The following is a summary of “Nationally Representative Rates of Incident Prescription Opioid Use Among United States Adults and Selected Subpopulations: Longitudinal Cohort Study from the National Health Interview Survey, 2019-2020,” published in the September 2024 issue of Pain by D’Souza et al.
Nationally representative rates of incident prescription opioid use in the U.S. adult population and specified subpopulations were unexplored; an interpretation of these rates and their predictors to assess trends and guide public health strategies was essential to understand.
Researchers conducted a retrospective study to assess the rates and predictors of incident prescription opioid use in U.S. adults, using data from the National Health Interview Survey (2019-2020) longitudinal cohort.
They created a 1-year follow-up study using random sampling of non-institutionalized civilian U.S. adults. Of the 21,161 baseline (2019) participants, 10,415 were in the final analytic sample, having also participated in 2020. Exposure variables were chosen based on the socio-behavioral model of healthcare utilization, with predisposing characteristics (sex, age, race), enabling characteristics (socioeconomic status, insurance status), health status (pain, disability, comorbidities), and healthcare use (office visits, emergency department [ER] visits, hospitalizations). Rates of new prescription opioid usage were estimated, and predictors were evaluated.

PROVIDED DATA =>
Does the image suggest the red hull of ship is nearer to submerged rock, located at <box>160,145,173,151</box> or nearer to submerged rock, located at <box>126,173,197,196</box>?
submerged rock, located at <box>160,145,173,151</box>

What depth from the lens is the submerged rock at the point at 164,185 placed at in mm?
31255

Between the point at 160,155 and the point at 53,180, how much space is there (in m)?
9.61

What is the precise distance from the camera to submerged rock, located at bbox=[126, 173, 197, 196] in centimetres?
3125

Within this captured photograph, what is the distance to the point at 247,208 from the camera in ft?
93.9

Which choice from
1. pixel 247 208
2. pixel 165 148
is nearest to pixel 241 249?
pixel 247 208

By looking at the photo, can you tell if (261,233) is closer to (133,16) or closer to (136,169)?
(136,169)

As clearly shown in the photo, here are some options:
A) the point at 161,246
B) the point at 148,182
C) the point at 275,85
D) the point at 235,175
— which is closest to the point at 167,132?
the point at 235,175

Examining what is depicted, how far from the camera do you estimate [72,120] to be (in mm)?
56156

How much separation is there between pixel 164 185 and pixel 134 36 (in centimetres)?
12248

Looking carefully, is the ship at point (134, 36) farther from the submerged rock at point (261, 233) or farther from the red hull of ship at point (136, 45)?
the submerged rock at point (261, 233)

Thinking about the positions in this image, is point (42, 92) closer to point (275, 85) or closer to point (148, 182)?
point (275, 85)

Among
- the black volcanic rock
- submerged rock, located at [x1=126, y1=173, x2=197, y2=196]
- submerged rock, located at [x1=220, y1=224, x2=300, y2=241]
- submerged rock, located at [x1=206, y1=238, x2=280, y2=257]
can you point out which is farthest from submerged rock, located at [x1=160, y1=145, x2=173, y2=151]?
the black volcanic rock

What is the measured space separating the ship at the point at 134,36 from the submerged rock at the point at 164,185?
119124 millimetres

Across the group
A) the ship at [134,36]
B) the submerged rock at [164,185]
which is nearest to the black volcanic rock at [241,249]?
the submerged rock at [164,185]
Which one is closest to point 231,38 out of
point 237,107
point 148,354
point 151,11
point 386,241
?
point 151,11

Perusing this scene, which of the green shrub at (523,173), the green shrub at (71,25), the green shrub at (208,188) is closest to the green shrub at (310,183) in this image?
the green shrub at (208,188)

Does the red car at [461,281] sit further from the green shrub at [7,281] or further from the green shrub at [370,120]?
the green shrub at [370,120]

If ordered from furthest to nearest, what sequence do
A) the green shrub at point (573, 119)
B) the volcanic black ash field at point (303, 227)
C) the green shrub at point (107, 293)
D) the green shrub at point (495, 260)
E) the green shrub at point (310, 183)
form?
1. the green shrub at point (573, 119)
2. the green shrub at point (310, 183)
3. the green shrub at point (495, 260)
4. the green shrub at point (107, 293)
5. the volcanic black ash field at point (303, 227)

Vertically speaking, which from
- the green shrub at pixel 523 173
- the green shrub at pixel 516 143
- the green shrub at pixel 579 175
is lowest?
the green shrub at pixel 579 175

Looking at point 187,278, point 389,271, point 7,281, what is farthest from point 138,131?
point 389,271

ACTION ITEM A => Copy the passage of the opioid study summary from "The following is" to "essential to understand.".
ACTION ITEM B => Carry on the summary of the opioid use study from the point where it stops.

WRITTEN REPLY A =>
The following is a summary of “Nationally Representative Rates of Incident Prescription Opioid Use Among United States Adults and Selected Subpopulations: Longitudinal Cohort Study from the National Health Interview Survey, 2019-2020,” published in the September 2024 issue of Pain by D’Souza et al.
Nationally representative rates of incident prescription opioid use in the U.S. adult population and specified subpopulations were unexplored; an interpretation of these rates and their predictors to assess trends and guide public health strategies was essential to understand.

WRITTEN REPLY B =>
The results showed from the adults who did not use medication of opioids in 2019, the 1-year cumulative incidence of new opioid use in 2020 was 4.1% (95% CI: 3.5-4.6), with an incidence rate (IR) of 32.6 cases per 1,000 person-years (PY). Cumulative incidence, IR, and adjusted relative risk (RR) varied by participant characteristics. The highest IR was observed in individuals with ineffective pain treatment (81.6 cases per 1,000 PY) and those who visited the emergency department (ER) ≥3 times (93.8 cases per 1,000 PY). Participants with ≥4 painful conditions had an adjusted RR of 2.9 (95% CI: 2.0-4.1), and those with sleep problems had an RR of 2.3 (95% CI: 1.7-3.1).
They concluded that the study delivers nationally representative rates of incident prescription opioid use.